A Look at FCC Closed Captioning Rules

Are you looking for a career in closed captioning in New York City? Approximately one million Americans suffer from impaired hearing, and closed captioning makes it possible for these individuals to enjoy televised programs. Thus, those trained in closed captioning are in high demand. New York colleges that offer closed captioning classes often focus on the Federal Communications Commission’s regulations. These rules are enforced so that programming for those who are hard of hearing is kept at a high level of quality.

Consider how frustrating it would be to understand a conversation when you can hear only half of the words spoken by the other person. For closed captioning to be effective, those following it must have access to a complete transcription of all that is spoken during the television program. As a result, should you go to vocational school for closed captioning, you will be taught how to transcribe all dialogue, as well as ambient sound that is relevant to understanding the program or show.

Closed captioning can help deaf viewers know what is being said onscreen, but images can provide context for them as well. This is why it is important to have closed captioning that describes dialogue as it is said. Significantly delayed closed captioning can prove just as confusing to audiences as incomplete closed captioning. Therefore, this job requires quick recognition and typing skills so that the captions are concurrent with the spoken dialogue.

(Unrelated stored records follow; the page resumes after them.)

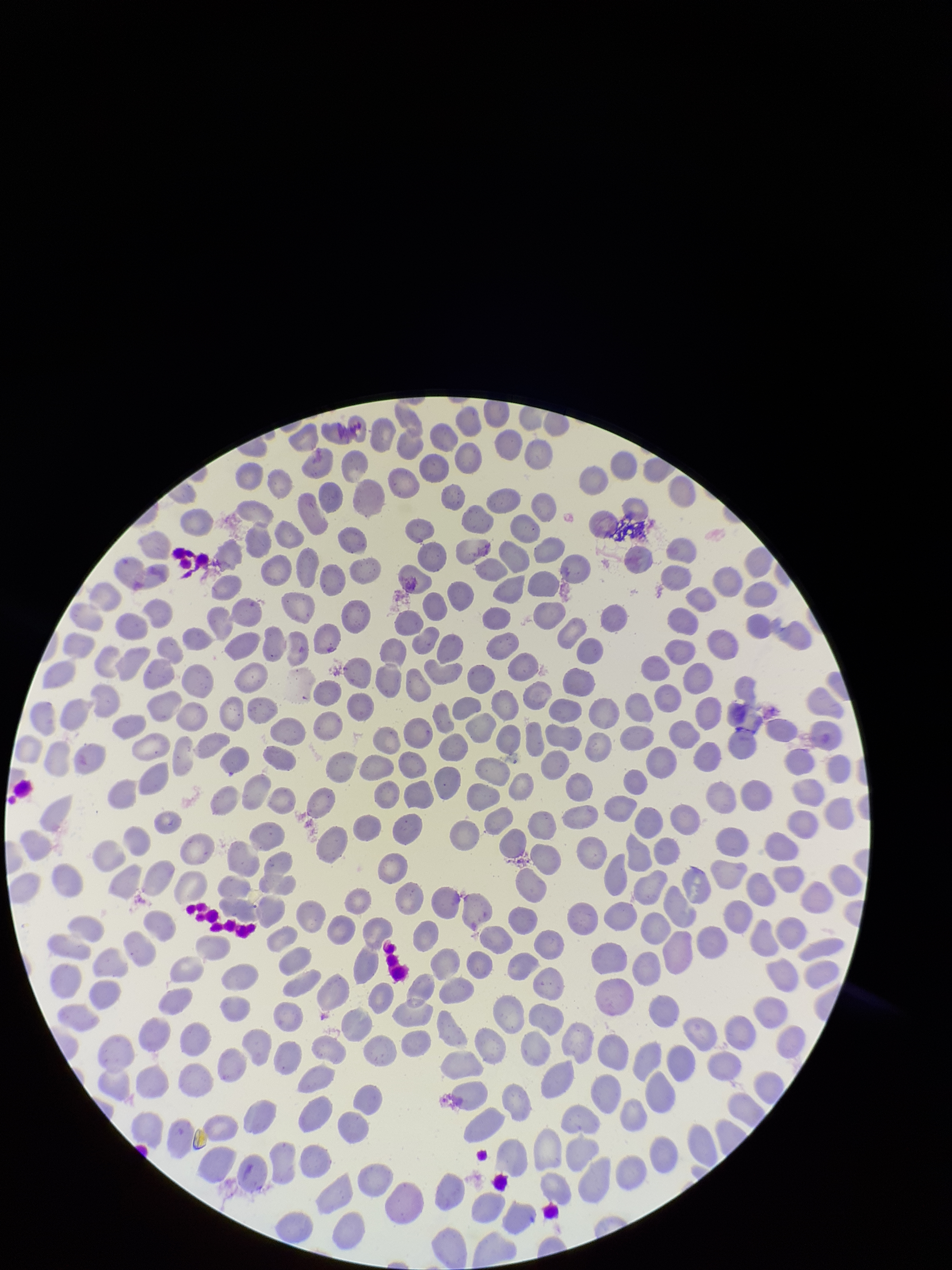

{
  "capture": "smartphone photograph through the microscope eyepiece",
  "image_size": "952×1270 pixels",
  "red_blood_cell_count": 248,
  "parasitized_red_blood_cells": "none identified",
  "preparation": "thin blood smear",
  "parasitized_red_blood_cell_count": 0,
  "patient_malaria_status": "negative",
  "stain": "Giemsa",
  "field_of_view": "single"
}Name the blood parasite species.
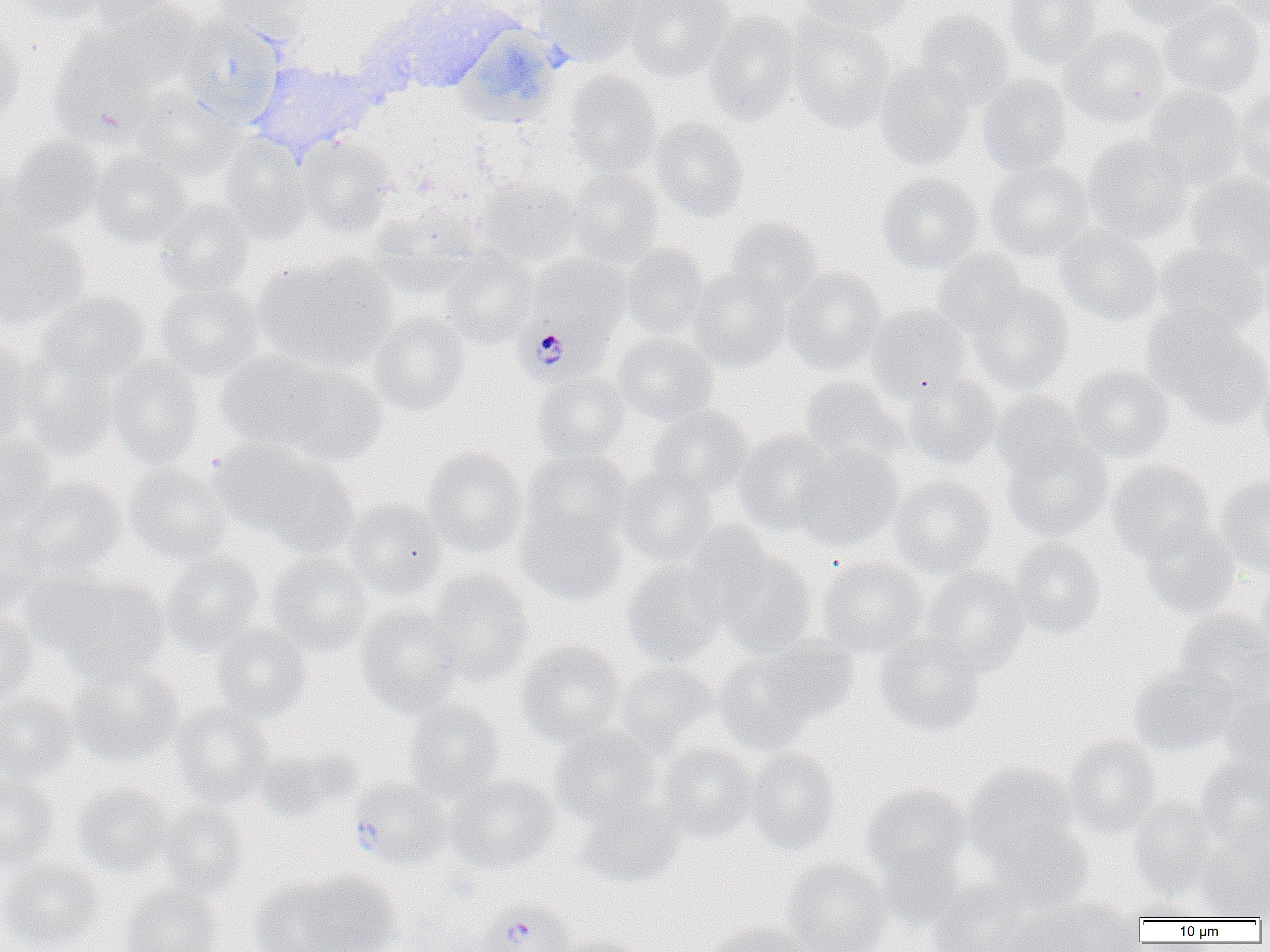
Plasmodium falciparum.

Summary:
  - Coordinate format: approximate bounding boxes as named x1/y1/x2/y2 corners in pixels
  - Uninfected red blood cell locations: (x1=2, y1=0, x2=108, y2=25), (x1=82, y1=0, x2=182, y2=27), (x1=215, y1=0, x2=316, y2=41), (x1=535, y1=0, x2=646, y2=66), (x1=626, y1=0, x2=736, y2=81), (x1=798, y1=0, x2=913, y2=34), (x1=1004, y1=0, x2=1105, y2=70), (x1=1118, y1=0, x2=1224, y2=32), (x1=1216, y1=0, x2=1270, y2=31), (x1=370, y1=1, x2=518, y2=93), (x1=1158, y1=1, x2=1266, y2=99), (x1=90, y1=3, x2=202, y2=92), (x1=912, y1=10, x2=1014, y2=110), (x1=703, y1=11, x2=802, y2=125), (x1=788, y1=15, x2=895, y2=132), (x1=178, y1=16, x2=284, y2=124), (x1=0, y1=23, x2=27, y2=131), (x1=454, y1=26, x2=561, y2=125), (x1=1058, y1=26, x2=1171, y2=129), (x1=49, y1=40, x2=155, y2=148), (x1=247, y1=59, x2=384, y2=158), (x1=874, y1=61, x2=975, y2=172), (x1=562, y1=70, x2=662, y2=176), (x1=977, y1=73, x2=1073, y2=176), (x1=1143, y1=85, x2=1248, y2=191), (x1=1234, y1=86, x2=1270, y2=188), (x1=132, y1=90, x2=242, y2=181), (x1=650, y1=118, x2=749, y2=221), (x1=1083, y1=136, x2=1193, y2=244), (x1=5, y1=137, x2=105, y2=235), (x1=298, y1=137, x2=396, y2=238), (x1=221, y1=138, x2=312, y2=244), (x1=90, y1=149, x2=192, y2=249), (x1=985, y1=161, x2=1093, y2=262), (x1=566, y1=168, x2=665, y2=266), (x1=1185, y1=171, x2=1270, y2=272), (x1=877, y1=173, x2=984, y2=275), (x1=476, y1=178, x2=582, y2=267), (x1=155, y1=199, x2=255, y2=297), (x1=368, y1=205, x2=482, y2=300), (x1=725, y1=217, x2=823, y2=303), (x1=0, y1=227, x2=88, y2=330), (x1=1057, y1=227, x2=1163, y2=327), (x1=621, y1=243, x2=709, y2=340), (x1=1153, y1=243, x2=1267, y2=339), (x1=1257, y1=243, x2=1270, y2=340), (x1=441, y1=249, x2=538, y2=347), (x1=933, y1=249, x2=1029, y2=339), (x1=253, y1=255, x2=398, y2=375), (x1=783, y1=267, x2=886, y2=375), (x1=688, y1=268, x2=790, y2=372), (x1=155, y1=278, x2=265, y2=383), (x1=968, y1=284, x2=1074, y2=396), (x1=36, y1=292, x2=151, y2=385), (x1=867, y1=304, x2=971, y2=401), (x1=370, y1=311, x2=470, y2=417), (x1=1144, y1=314, x2=1270, y2=429), (x1=613, y1=332, x2=718, y2=425), (x1=0, y1=341, x2=44, y2=446), (x1=216, y1=351, x2=334, y2=452), (x1=19, y1=355, x2=119, y2=460), (x1=106, y1=357, x2=205, y2=469), (x1=1254, y1=362, x2=1270, y2=470), (x1=278, y1=365, x2=387, y2=467), (x1=1069, y1=366, x2=1175, y2=464), (x1=532, y1=371, x2=631, y2=463), (x1=902, y1=374, x2=1002, y2=471), (x1=799, y1=377, x2=907, y2=468), (x1=991, y1=390, x2=1086, y2=481), (x1=649, y1=407, x2=753, y2=500), (x1=733, y1=430, x2=838, y2=537), (x1=0, y1=434, x2=57, y2=531), (x1=208, y1=438, x2=322, y2=538), (x1=1001, y1=438, x2=1113, y2=542), (x1=792, y1=444, x2=903, y2=551), (x1=423, y1=447, x2=527, y2=558), (x1=524, y1=450, x2=632, y2=544), (x1=255, y1=454, x2=360, y2=558), (x1=1107, y1=460, x2=1216, y2=562), (x1=124, y1=464, x2=232, y2=565), (x1=617, y1=465, x2=716, y2=566), (x1=1215, y1=474, x2=1270, y2=580), (x1=890, y1=476, x2=996, y2=578), (x1=14, y1=479, x2=126, y2=576), (x1=344, y1=499, x2=448, y2=601), (x1=517, y1=506, x2=628, y2=605), (x1=0, y1=516, x2=52, y2=614), (x1=1138, y1=520, x2=1240, y2=621), (x1=1010, y1=537, x2=1106, y2=640), (x1=712, y1=550, x2=816, y2=658), (x1=266, y1=551, x2=374, y2=655), (x1=161, y1=553, x2=264, y2=656), (x1=816, y1=556, x2=929, y2=657), (x1=622, y1=562, x2=727, y2=668), (x1=922, y1=566, x2=1029, y2=674), (x1=425, y1=569, x2=534, y2=683), (x1=1257, y1=569, x2=1270, y2=662), (x1=40, y1=577, x2=170, y2=684), (x1=0, y1=608, x2=39, y2=707), (x1=356, y1=608, x2=466, y2=717), (x1=1173, y1=609, x2=1270, y2=704), (x1=212, y1=623, x2=311, y2=723), (x1=875, y1=635, x2=986, y2=737), (x1=516, y1=640, x2=626, y2=747), (x1=754, y1=640, x2=861, y2=727), (x1=713, y1=654, x2=817, y2=755), (x1=615, y1=662, x2=717, y2=755), (x1=67, y1=663, x2=184, y2=770), (x1=1128, y1=667, x2=1237, y2=757), (x1=1222, y1=692, x2=1270, y2=779), (x1=0, y1=693, x2=78, y2=783), (x1=404, y1=700, x2=506, y2=802), (x1=173, y1=705, x2=274, y2=807), (x1=551, y1=727, x2=663, y2=826), (x1=1063, y1=735, x2=1161, y2=839), (x1=659, y1=742, x2=759, y2=843), (x1=253, y1=746, x2=356, y2=822), (x1=743, y1=747, x2=841, y2=855), (x1=1195, y1=758, x2=1270, y2=851), (x1=963, y1=762, x2=1077, y2=863), (x1=0, y1=772, x2=58, y2=871), (x1=447, y1=775, x2=559, y2=875), (x1=73, y1=785, x2=172, y2=878), (x1=862, y1=785, x2=970, y2=883), (x1=1129, y1=796, x2=1217, y2=897), (x1=575, y1=799, x2=684, y2=891), (x1=158, y1=802, x2=251, y2=897), (x1=987, y1=824, x2=1092, y2=914), (x1=1197, y1=830, x2=1270, y2=918), (x1=875, y1=845, x2=968, y2=928), (x1=0, y1=857, x2=106, y2=952), (x1=782, y1=859, x2=890, y2=952), (x1=260, y1=871, x2=401, y2=952), (x1=930, y1=879, x2=1031, y2=952), (x1=119, y1=884, x2=222, y2=952), (x1=1029, y1=896, x2=1143, y2=951), (x1=1126, y1=898, x2=1208, y2=921), (x1=1001, y1=909, x2=1100, y2=952), (x1=707, y1=922, x2=816, y2=952), (x1=553, y1=936, x2=646, y2=952)
  - Plasmodium falciparum-infected red blood cell locations: (x1=515, y1=258, x2=627, y2=384), (x1=350, y1=779, x2=451, y2=868), (x1=475, y1=900, x2=574, y2=952)
  - Image size: 1270×952 pixels
  - Magnification: 1000x
  - Modality: light microscopy
  - Preparation: thin blood film
  - Field of view: one of a larger specimenState the blood parasite species.
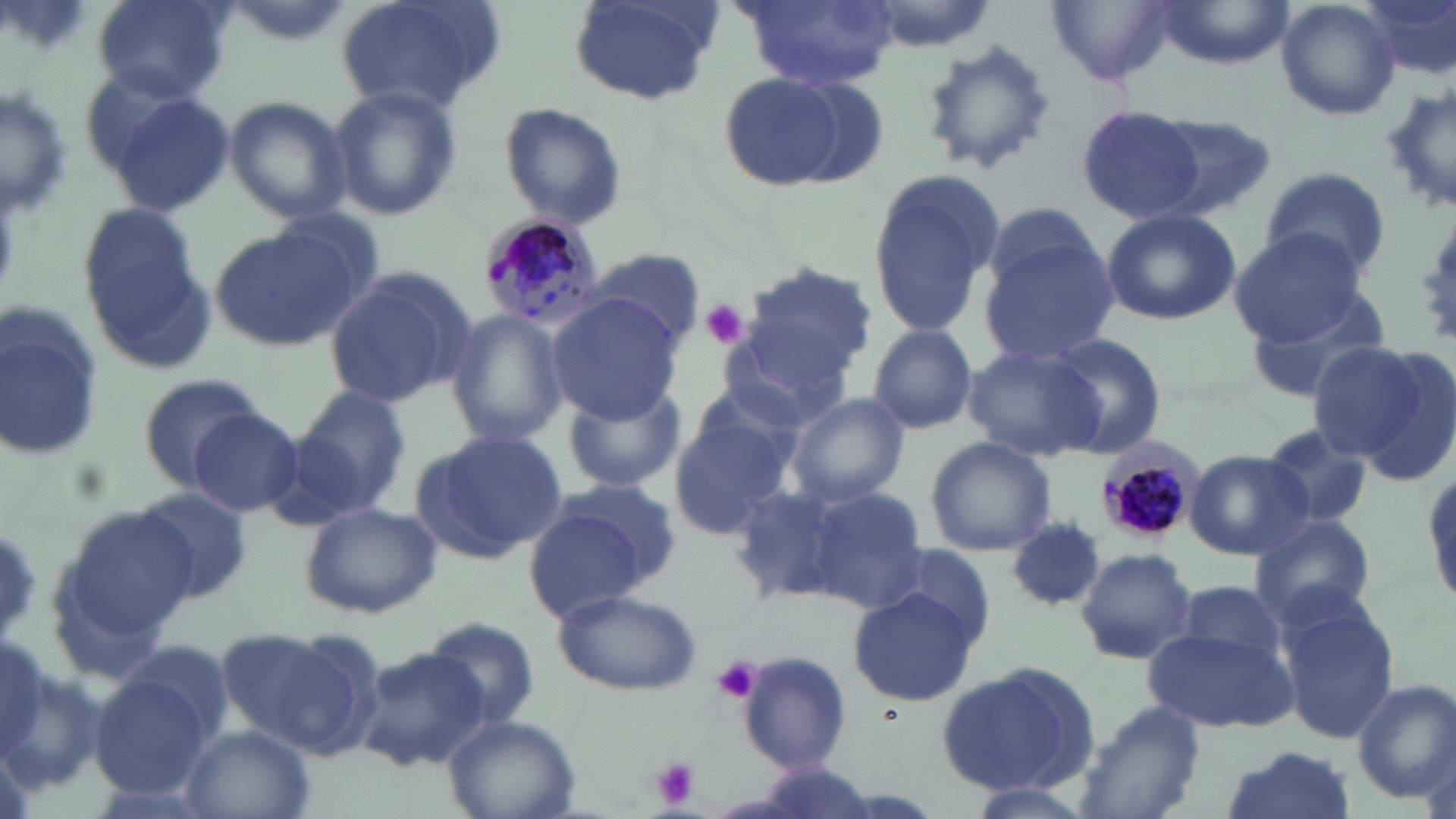

Plasmodium malariae.

Summary:
  - Coordinate format: approximate bounding boxes as (x1,y1)-(x2,y2) corner pairs in pixels
  - Plasmodium malariae-infected red blood cell locations: (478,212)-(605,332), (1095,438)-(1203,547)
  - Platelet locations: (699,299)-(749,349), (709,656)-(763,705), (649,757)-(701,809)
  - Uninfected red blood cell locations: (90,0)-(230,102), (214,0)-(356,45), (332,0)-(505,117), (735,0)-(900,90), (850,0)-(1002,50), (1153,0)-(1292,68), (1274,0)-(1401,122), (1360,0)-(1456,83), (568,1)-(724,108), (1048,1)-(1178,86), (916,39)-(1055,178), (714,69)-(862,194), (1,82)-(72,219), (1383,82)-(1456,220), (329,85)-(462,221), (110,91)-(234,216), (224,95)-(353,223), (498,102)-(628,230), (1075,103)-(1209,226), (1145,114)-(1279,220), (866,166)-(1003,339), (1260,166)-(1390,280), (74,202)-(210,365), (1101,208)-(1241,324), (979,218)-(1119,366), (205,226)-(362,353), (1228,228)-(1366,345), (584,247)-(707,349), (743,262)-(879,384), (324,267)-(475,411), (1241,284)-(1395,403), (546,295)-(683,421), (0,309)-(103,464), (445,309)-(569,448), (867,324)-(978,435), (718,328)-(850,434), (1044,333)-(1168,458), (1303,339)-(1441,464), (964,342)-(1105,462), (135,372)-(267,486), (558,380)-(688,493), (295,386)-(411,511), (786,392)-(909,506), (669,405)-(800,537), (188,407)-(308,516), (1259,425)-(1378,530), (411,431)-(566,562), (923,437)-(1056,556), (1186,450)-(1313,560), (726,480)-(863,609), (135,486)-(252,601), (799,486)-(928,611), (522,492)-(664,618), (299,500)-(443,618), (52,503)-(200,655), (1248,512)-(1378,629), (1009,519)-(1105,612), (883,540)-(998,645), (1074,547)-(1197,665), (1175,579)-(1292,669), (551,588)-(701,695), (847,588)-(981,707), (1277,596)-(1400,747), (421,617)-(543,727), (1143,624)-(1298,735), (227,625)-(382,758), (356,646)-(489,772), (734,651)-(850,774), (934,665)-(1093,795), (89,669)-(216,800), (1352,680)-(1455,803), (1072,700)-(1207,819), (443,714)-(580,819), (178,723)-(317,819), (1217,745)-(1355,819), (963,782)-(1098,819)
  - Modality: optical microscopy
  - Magnification: 1000x
  - Field of view: single
  - Stain: May-Grünwald-Giemsa
  - Image size: 1456×819 pixels
  - Preparation: thin blood smear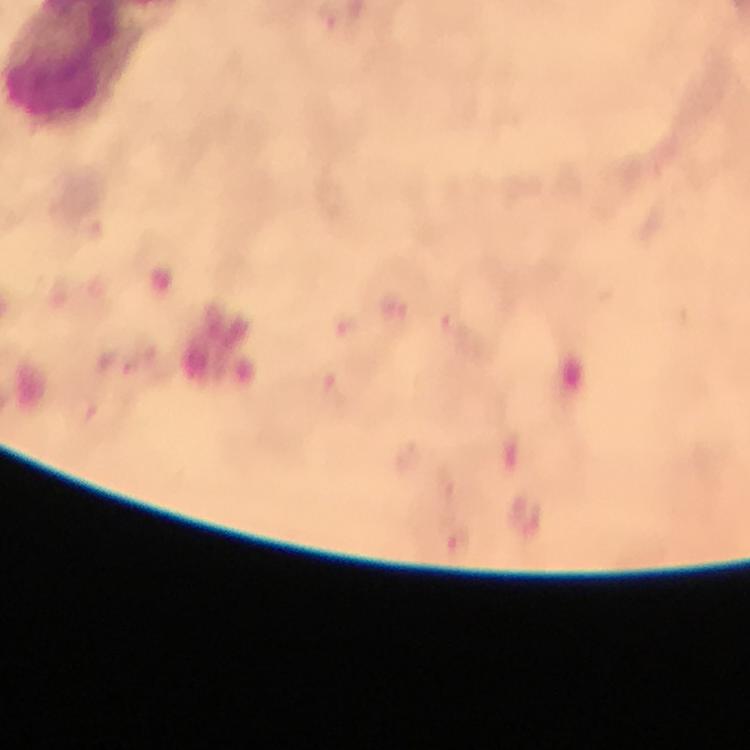

{
  "malaria_parasite_locations": "approximate centers as [x, y] in pixels: [456, 546]",
  "stain": "Giemsa",
  "image_size": "750×750 pixels",
  "preparation": "thick blood smear",
  "magnification": "100x",
  "capture": "smartphone mounted on the microscope",
  "context": "from a diagnostic examination for malaria",
  "cropped_from": "a single field of view",
  "immersion_oil": "used"
}Assess this cell for malaria.
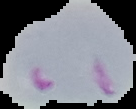
It is parasitized.

The area outside the segmented cell region is set to black. Image is 136×109 pixels. From a thin blood film.Assess the morphology of the erythrocytes.
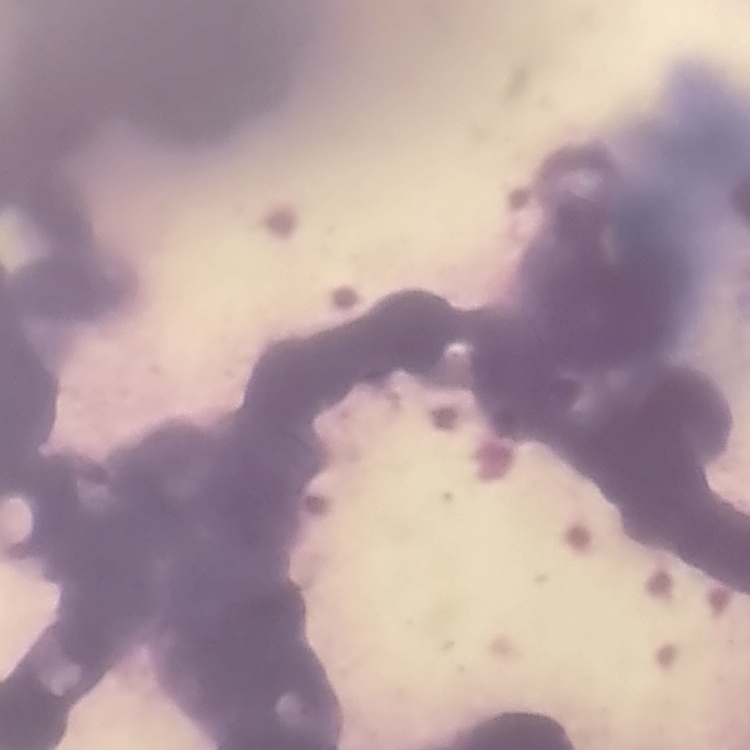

Saying the wrong word during a conversation can completely change the meaning of it. This can also be said of typing incorrect text while transcribing dialogue for closed captioning. Even the smallest of errors, such as writing “he” instead of “she,” could lead to confusion among closed captioning viewers. Keep in mind that spelling or grammatical errors could prove frustrating for audiences as well. While many people may be able to eventually discern the correct word or phrase, it may take them a few minutes to figure out the intended term. In the meantime, they may be missing other important information that is key to enjoying the show or program.